**Task list**
1 – List the Python packages that the grade prediction page says must be installed.
2 – Reproduce the part of the grade prediction page starting at "The script generates" and ending at "by the model.".

**Page extract**

/---

This repository contains a machine learning model that predicts student grades based on the number of hours they studied. The model uses a simple linear regression technique to establish a relationship between the number of hours studied and the resulting grades.I have used scikit-learn to train this model.
- Python 3.6 or above
- Pip (Python package manager)
Make sure you have the following Python packages installed:
numpy
pandas
matplotlib
scikit-learn
You can install the required packages using the following command:
pip install numpy pandas matplotlib scikit-learn
Clone the repository:
git clone https://github.com/nik1740/Grades_prediction
import pickle
import numpy as np
# Load the trained model
with open('model.pkl', 'rb') as file:
model = pickle.load(file)
# Predict new data
new_hours = np.array([[9]]) # Example: Predicting for 9 hours studied
predicted_grade = model.predict(new_hours)
print(f"Predicted Grade for 9 hours of study: {predicted_grade[0]}")
The model is built using a linear regression algorithm provided by the scikit-learn library. It takes the number of hours studied as the input (independent variable) and predicts the corresponding grade (dependent variable).
Steps in the Script:
Load Data: The script reads the CSV file containing the dataset.
Prepare Features and Target: The dataset is split into features (Hours_Studied) and target (Grades).
Split the Data: The data is split into training and testing sets.
Train the Model: A linear regression model is trained on the training data.
Make Predictions: The trained model makes predictions on the test data.
Evaluate the Model: The model's performance is evaluated using metrics such as Mean Absolute Error (MAE), Mean Squared Error (MSE), and R-squared (R²).
The script generates a scatter plot showing the correlation between the hours studied and the grades. The regression line is also plotted, showing the linear relationship established by the model.
plt.figure(figsize=(8, 6))
plt.scatter(X, y, color='blue', label='Actual Data')
plt.plot(X, model.predict(X), color='red', label='Regression Line')
plt.title('Hours Studied vs. Grades')
plt.xlabel('Hours Studied')
plt.ylabel('Grades')
plt.legend()
plt.show()
You can easily predict grades for new data points by modifying the new_hours variable in the script:
new_hours = np.array([[9]]) # Example: Predicting for 9 hours studied
predicted_score = model.predict(new_hours)
print(f"Predicted Grade for 9 hours of study: {predicted_score[0]}")

\---

**Data excerpts**
/---

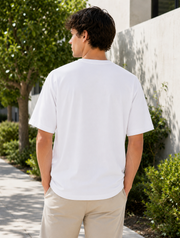 White Oversize T-shirt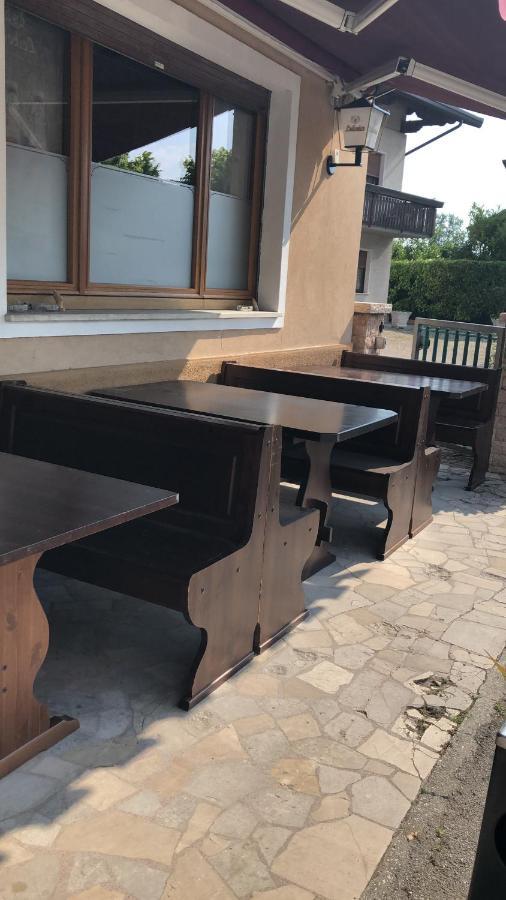 Locanda Alla Stazione Santa Giustina  Екстериор снимка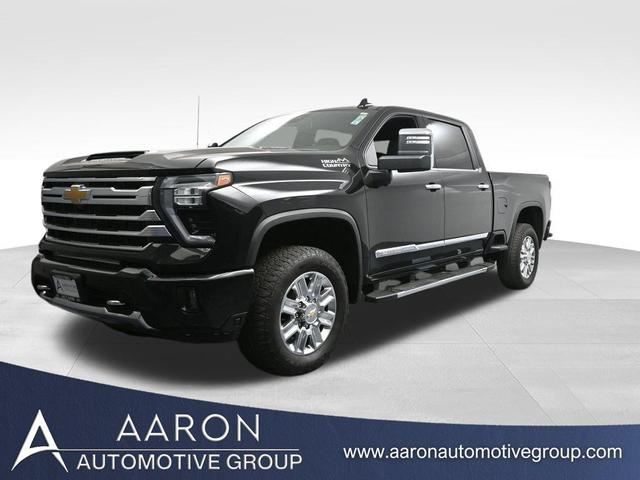 Photo of 2024 Black Chevrolet Silverado 2500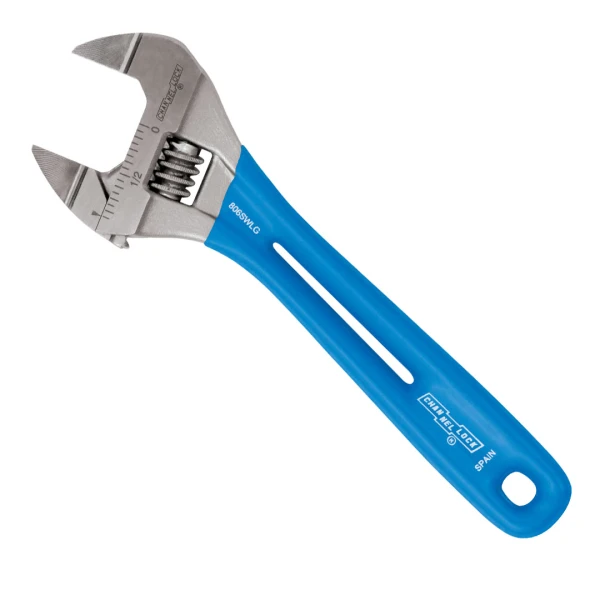 806SWLG 6-inch Lightweight Extra Slim Jaw WideAzz® Adjustable Wrench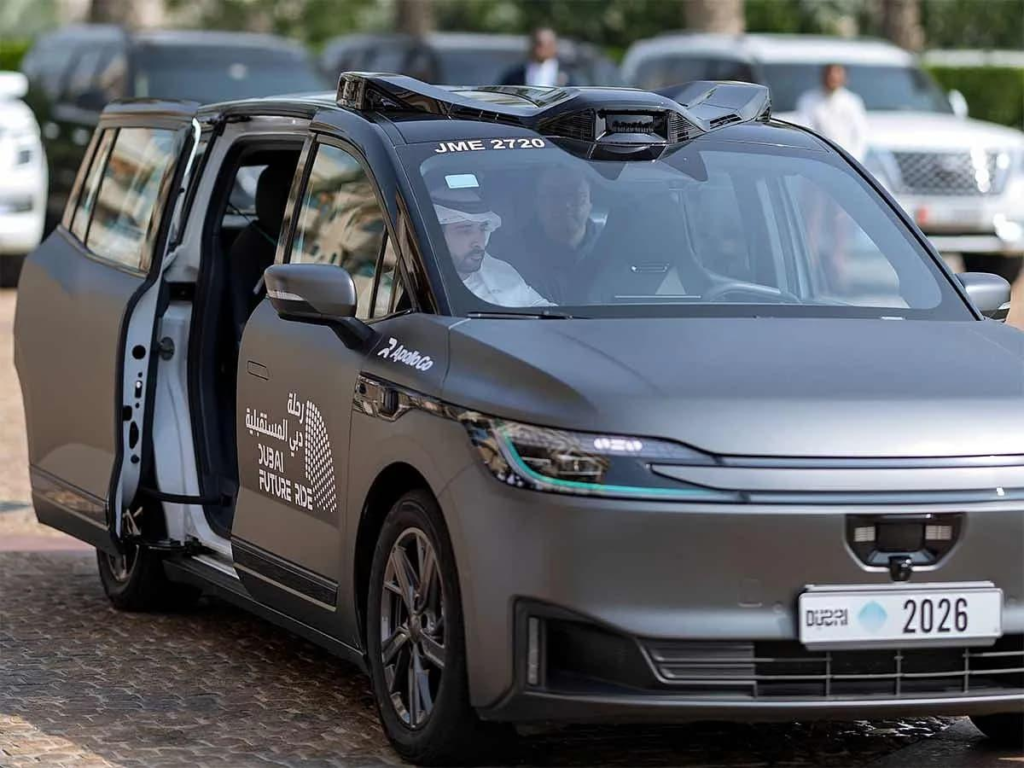 driverless taxis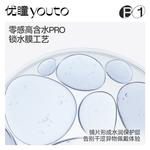 Новые контактные линзы Zero Sensation ежедневной замены, влагосодержание 43% и 55%, 30 шт Youto, 1000 - фото 5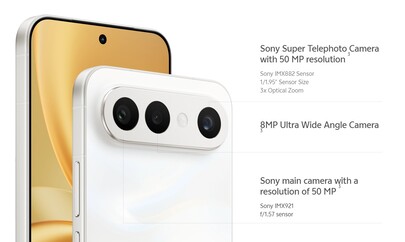 Las cámaras traseras del teléfono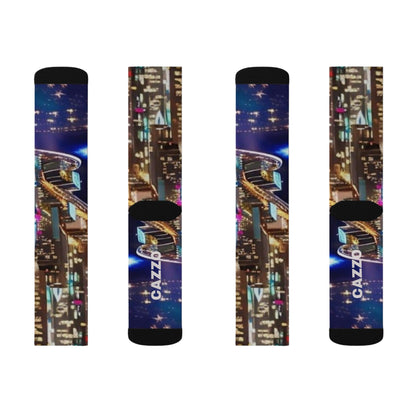 CAZZO SOCKS "Big City: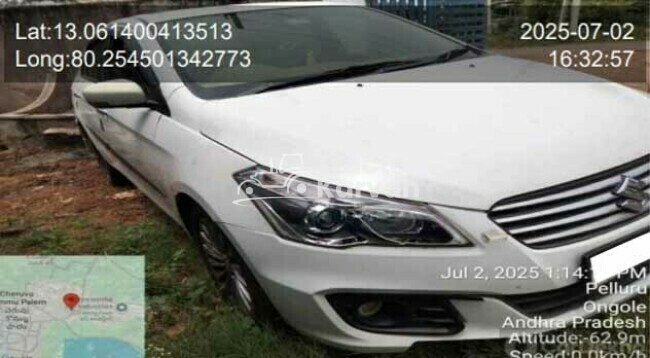 Maruti Suzuki Ciaz ZDI Tractor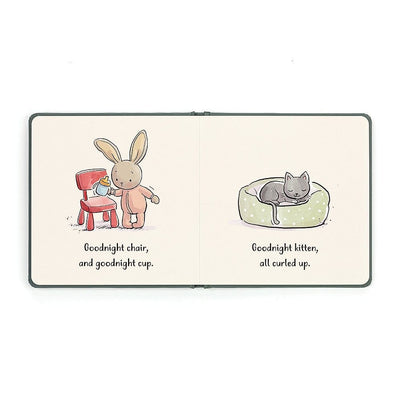 Livre goodnight bunny - JELLYCAT BK4GNBN 670983142204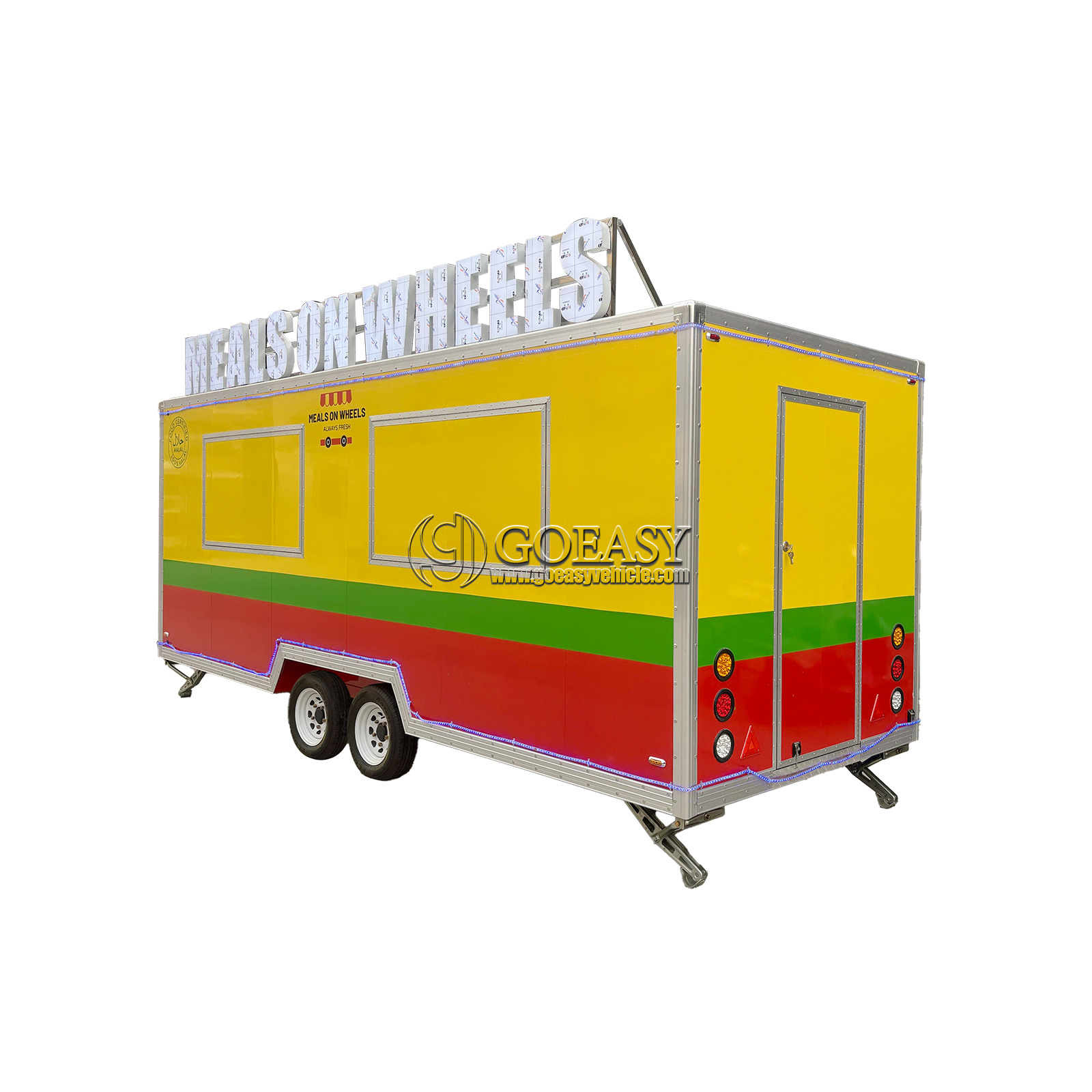 Aangepaste voedselaanhangwagen - Coffee Equipment For Business recensie en prijs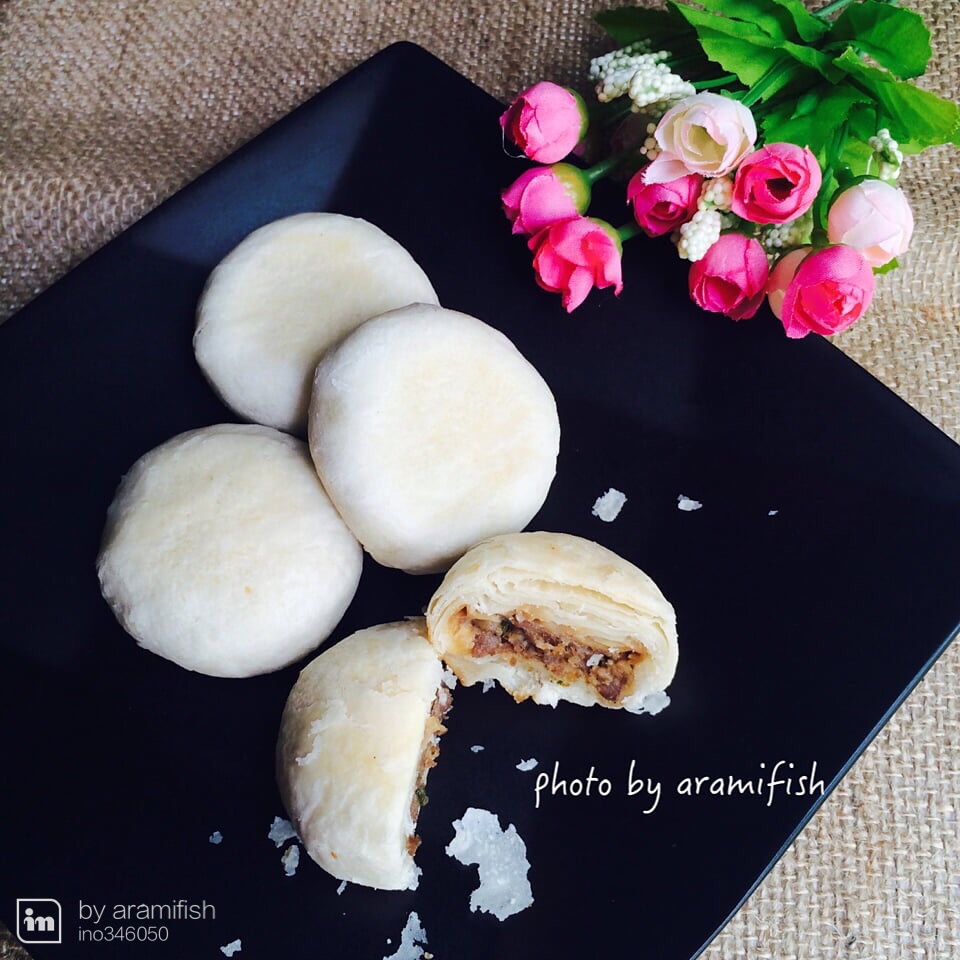 【曼食慢语】酥皮鲜肉月饼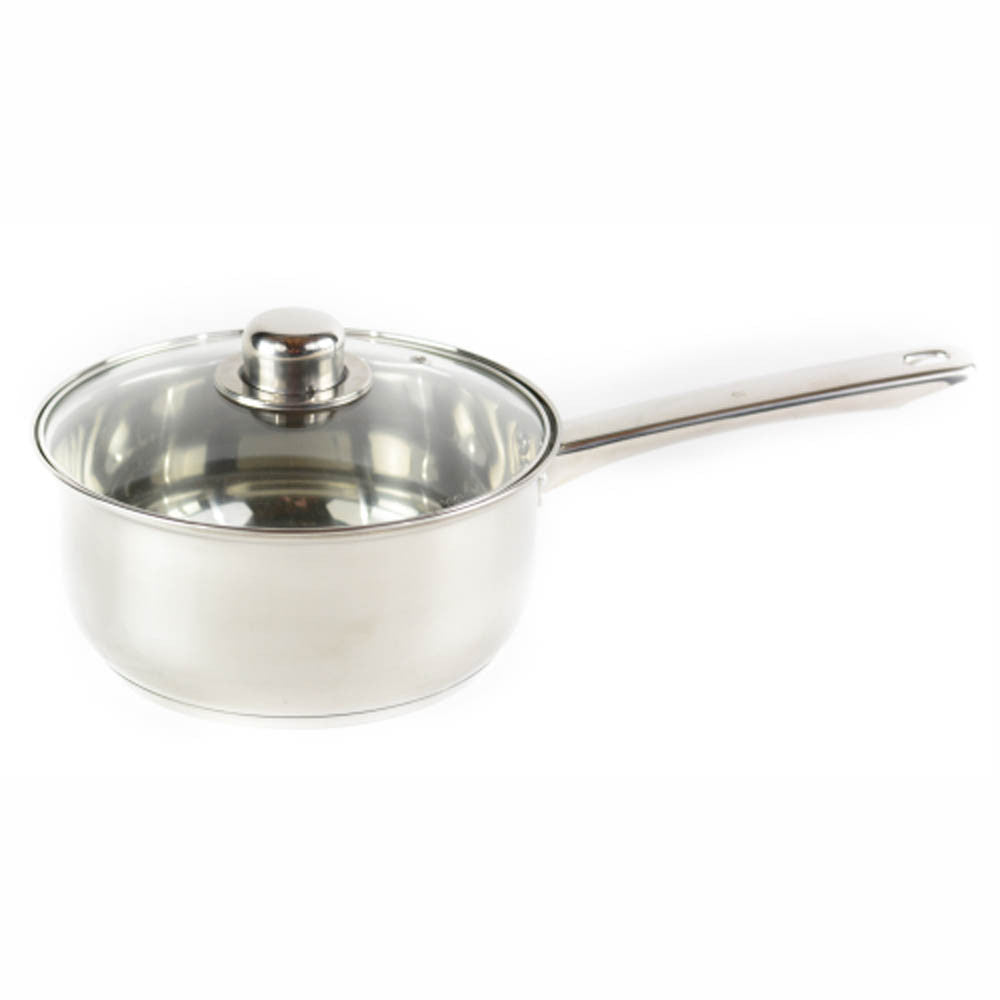 Dropship 2.5 Quart Sauce Pan With Glass Lid, Small Soup Pot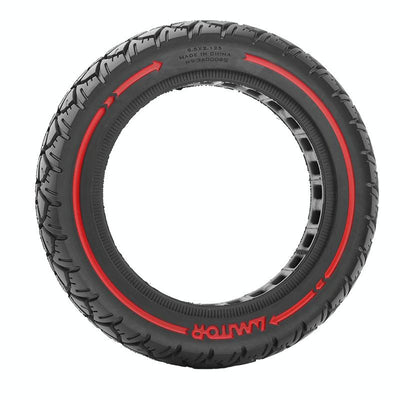 Universal 9.5 Electric Scooter with Off-road Tires - 230 x 50 - Red Line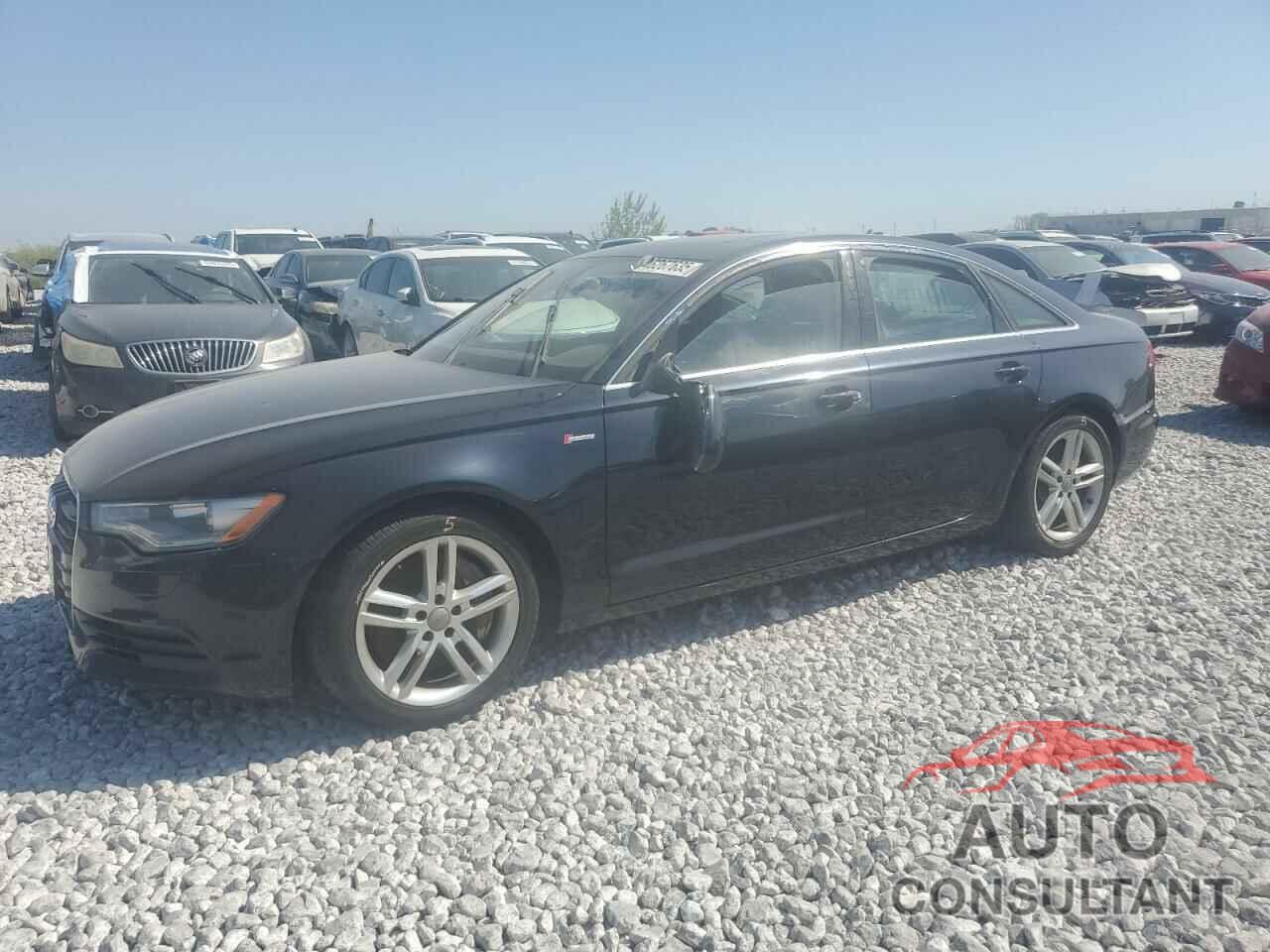 AUDI A6 2012 - WAUBGAFC9CN004354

\---

**Answer set**
1 – numpy, pandas, matplotlib, scikit-learn

2 –
The script generates a scatter plot showing the correlation between the hours studied and the grades. The regression line is also plotted, showing the linear relationship established by the model.